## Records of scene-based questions
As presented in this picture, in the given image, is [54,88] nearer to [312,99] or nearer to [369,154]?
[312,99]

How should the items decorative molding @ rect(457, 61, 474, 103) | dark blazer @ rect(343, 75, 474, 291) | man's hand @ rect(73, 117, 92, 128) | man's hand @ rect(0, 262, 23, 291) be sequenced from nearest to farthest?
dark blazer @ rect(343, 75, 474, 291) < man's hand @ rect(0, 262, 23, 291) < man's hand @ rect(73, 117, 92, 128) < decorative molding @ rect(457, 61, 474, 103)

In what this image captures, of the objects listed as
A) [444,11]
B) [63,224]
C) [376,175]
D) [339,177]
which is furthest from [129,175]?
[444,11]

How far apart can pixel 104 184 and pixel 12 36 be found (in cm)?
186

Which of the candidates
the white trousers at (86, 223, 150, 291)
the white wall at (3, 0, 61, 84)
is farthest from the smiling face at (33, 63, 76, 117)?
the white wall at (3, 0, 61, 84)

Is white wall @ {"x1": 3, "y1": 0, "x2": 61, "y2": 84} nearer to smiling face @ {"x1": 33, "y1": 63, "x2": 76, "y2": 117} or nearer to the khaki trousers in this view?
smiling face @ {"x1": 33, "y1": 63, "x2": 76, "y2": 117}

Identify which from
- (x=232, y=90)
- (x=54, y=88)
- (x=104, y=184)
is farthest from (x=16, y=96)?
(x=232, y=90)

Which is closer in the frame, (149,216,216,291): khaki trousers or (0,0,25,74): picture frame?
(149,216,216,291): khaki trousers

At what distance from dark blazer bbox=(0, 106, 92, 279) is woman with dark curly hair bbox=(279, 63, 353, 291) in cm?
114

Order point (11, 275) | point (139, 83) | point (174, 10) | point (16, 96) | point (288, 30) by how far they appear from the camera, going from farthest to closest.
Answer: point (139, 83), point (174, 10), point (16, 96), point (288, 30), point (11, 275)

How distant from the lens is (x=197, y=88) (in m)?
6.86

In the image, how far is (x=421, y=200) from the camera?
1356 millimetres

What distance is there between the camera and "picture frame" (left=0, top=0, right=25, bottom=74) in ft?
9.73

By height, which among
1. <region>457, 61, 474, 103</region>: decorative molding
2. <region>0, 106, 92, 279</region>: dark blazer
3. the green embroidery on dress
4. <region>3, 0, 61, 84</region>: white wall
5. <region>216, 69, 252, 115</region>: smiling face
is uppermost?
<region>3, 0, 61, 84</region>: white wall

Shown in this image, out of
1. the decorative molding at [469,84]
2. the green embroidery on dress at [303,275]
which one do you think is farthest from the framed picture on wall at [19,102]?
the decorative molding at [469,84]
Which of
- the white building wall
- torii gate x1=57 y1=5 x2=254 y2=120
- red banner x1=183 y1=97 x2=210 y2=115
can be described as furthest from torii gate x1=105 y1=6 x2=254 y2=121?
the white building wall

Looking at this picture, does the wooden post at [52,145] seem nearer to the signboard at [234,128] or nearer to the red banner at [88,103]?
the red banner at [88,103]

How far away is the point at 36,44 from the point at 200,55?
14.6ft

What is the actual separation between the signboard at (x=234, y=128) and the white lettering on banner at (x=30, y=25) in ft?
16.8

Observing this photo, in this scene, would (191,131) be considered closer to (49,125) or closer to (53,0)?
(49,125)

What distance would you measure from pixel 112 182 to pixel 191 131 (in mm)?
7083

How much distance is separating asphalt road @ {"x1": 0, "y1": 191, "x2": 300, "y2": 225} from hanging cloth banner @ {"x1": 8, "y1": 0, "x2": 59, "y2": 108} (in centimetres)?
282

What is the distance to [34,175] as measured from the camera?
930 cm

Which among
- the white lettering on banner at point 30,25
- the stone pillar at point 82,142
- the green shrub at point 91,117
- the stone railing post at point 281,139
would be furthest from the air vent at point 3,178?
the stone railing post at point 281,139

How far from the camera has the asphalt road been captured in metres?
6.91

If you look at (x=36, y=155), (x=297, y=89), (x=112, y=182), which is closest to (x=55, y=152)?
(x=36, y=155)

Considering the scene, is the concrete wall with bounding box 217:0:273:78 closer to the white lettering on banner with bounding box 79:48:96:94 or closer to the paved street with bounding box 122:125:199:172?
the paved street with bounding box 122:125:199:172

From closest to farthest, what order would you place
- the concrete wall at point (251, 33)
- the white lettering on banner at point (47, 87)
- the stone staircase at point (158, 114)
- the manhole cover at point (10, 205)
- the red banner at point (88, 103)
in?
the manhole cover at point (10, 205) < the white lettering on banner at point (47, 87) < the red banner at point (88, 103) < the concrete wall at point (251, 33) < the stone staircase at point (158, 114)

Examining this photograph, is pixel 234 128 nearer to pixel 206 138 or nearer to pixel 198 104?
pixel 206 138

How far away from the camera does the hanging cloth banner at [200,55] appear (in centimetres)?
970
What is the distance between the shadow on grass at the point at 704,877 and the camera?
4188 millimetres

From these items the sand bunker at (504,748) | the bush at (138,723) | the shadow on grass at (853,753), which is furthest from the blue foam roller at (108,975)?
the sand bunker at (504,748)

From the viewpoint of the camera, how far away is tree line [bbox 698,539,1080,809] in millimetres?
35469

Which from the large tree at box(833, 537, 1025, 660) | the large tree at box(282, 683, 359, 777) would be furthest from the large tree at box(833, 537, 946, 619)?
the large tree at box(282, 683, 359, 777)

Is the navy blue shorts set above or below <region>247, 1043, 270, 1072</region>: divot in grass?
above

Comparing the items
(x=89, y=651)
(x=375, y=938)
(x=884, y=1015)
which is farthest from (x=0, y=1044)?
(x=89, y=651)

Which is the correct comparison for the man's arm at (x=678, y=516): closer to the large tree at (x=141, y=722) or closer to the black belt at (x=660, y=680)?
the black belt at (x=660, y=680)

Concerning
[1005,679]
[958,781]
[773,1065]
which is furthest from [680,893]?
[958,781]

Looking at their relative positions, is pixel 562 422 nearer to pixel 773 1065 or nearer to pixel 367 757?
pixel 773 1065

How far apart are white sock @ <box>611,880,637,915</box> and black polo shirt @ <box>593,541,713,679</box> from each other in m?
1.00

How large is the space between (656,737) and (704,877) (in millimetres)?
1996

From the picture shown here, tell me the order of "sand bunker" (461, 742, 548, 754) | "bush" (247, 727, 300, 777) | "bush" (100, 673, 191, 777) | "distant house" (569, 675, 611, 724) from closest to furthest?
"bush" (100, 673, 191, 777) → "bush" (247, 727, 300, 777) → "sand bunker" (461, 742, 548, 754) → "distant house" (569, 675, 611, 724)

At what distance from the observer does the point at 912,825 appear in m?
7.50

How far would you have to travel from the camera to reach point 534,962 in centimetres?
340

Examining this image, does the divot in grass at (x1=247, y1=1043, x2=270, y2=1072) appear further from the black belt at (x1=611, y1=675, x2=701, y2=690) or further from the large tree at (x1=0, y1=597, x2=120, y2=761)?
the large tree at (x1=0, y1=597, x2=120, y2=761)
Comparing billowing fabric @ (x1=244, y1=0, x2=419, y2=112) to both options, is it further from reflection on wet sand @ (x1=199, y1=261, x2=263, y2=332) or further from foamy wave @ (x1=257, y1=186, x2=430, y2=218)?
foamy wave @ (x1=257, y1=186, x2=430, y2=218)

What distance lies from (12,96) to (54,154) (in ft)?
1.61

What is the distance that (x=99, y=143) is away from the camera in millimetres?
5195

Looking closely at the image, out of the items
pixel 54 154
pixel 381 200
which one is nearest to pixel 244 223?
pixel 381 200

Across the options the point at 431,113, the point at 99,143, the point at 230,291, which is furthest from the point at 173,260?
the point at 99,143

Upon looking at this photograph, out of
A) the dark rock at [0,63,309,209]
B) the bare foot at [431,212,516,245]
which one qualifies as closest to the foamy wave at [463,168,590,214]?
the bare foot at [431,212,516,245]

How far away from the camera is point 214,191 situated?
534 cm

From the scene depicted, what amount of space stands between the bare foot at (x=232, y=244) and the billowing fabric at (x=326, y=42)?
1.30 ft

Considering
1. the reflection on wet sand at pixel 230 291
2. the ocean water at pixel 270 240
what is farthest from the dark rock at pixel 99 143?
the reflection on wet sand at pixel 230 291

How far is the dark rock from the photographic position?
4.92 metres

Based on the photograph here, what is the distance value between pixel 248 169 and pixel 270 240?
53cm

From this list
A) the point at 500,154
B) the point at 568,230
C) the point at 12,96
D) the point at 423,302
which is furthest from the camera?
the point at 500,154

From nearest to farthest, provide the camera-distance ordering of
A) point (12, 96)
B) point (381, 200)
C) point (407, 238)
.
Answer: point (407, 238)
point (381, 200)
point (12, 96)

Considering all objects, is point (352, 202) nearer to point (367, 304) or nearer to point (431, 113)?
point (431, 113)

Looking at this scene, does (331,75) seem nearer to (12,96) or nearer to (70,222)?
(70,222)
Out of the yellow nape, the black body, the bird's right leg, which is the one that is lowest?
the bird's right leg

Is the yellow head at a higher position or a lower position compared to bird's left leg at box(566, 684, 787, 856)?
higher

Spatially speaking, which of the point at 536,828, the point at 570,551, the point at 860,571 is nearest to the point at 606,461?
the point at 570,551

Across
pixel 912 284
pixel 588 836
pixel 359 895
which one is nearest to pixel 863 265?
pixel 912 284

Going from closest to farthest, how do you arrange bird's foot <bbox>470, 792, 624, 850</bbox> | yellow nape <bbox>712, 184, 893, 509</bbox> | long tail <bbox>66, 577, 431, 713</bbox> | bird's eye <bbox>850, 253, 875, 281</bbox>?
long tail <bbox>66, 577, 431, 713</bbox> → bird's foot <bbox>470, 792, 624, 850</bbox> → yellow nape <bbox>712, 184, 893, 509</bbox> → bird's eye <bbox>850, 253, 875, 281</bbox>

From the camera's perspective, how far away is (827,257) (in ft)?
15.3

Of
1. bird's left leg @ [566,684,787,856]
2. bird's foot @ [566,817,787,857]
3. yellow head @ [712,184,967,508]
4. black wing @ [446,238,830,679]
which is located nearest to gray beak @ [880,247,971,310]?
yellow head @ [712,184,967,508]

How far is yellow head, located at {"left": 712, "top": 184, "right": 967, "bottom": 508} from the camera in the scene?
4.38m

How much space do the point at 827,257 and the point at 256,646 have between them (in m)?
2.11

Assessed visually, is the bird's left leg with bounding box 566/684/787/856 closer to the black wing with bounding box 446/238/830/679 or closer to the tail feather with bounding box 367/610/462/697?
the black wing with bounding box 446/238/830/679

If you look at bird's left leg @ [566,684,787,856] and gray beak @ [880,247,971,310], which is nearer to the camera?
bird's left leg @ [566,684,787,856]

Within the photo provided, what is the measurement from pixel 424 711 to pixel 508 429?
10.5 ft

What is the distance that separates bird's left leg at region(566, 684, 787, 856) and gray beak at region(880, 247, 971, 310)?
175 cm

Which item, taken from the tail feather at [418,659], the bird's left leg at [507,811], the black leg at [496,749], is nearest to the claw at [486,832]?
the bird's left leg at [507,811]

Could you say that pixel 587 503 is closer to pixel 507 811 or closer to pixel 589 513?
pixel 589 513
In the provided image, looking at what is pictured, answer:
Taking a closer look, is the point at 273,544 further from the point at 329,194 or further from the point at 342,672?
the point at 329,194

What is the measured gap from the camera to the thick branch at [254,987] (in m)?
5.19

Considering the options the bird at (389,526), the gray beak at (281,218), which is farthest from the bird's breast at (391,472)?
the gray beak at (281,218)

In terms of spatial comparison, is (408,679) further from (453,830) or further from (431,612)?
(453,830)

## Task brief
Return, unchanged, each line from the line containing "What is the distance that separates" through the last line of the material.

## Reply to the exercise
What is the distance that separates bird's left leg at region(566, 684, 787, 856) and gray beak at region(880, 247, 971, 310)?
175 cm

Which item, taken from the tail feather at [418,659], the bird's left leg at [507,811], the black leg at [496,749], is nearest to the claw at [486,832]?
the bird's left leg at [507,811]

Could you say that pixel 587 503 is closer to pixel 507 811 or closer to pixel 589 513?
pixel 589 513
In the provided image, looking at what is pictured, answer:
Taking a closer look, is the point at 273,544 further from the point at 329,194 or further from the point at 342,672?
the point at 329,194

What is the measured gap from the camera to the thick branch at [254,987] (in m)?
5.19

Considering the options the bird at (389,526), the gray beak at (281,218), which is farthest from the bird's breast at (391,472)?
the gray beak at (281,218)

In terms of spatial comparison, is (408,679) further from (453,830) or further from (431,612)?
(453,830)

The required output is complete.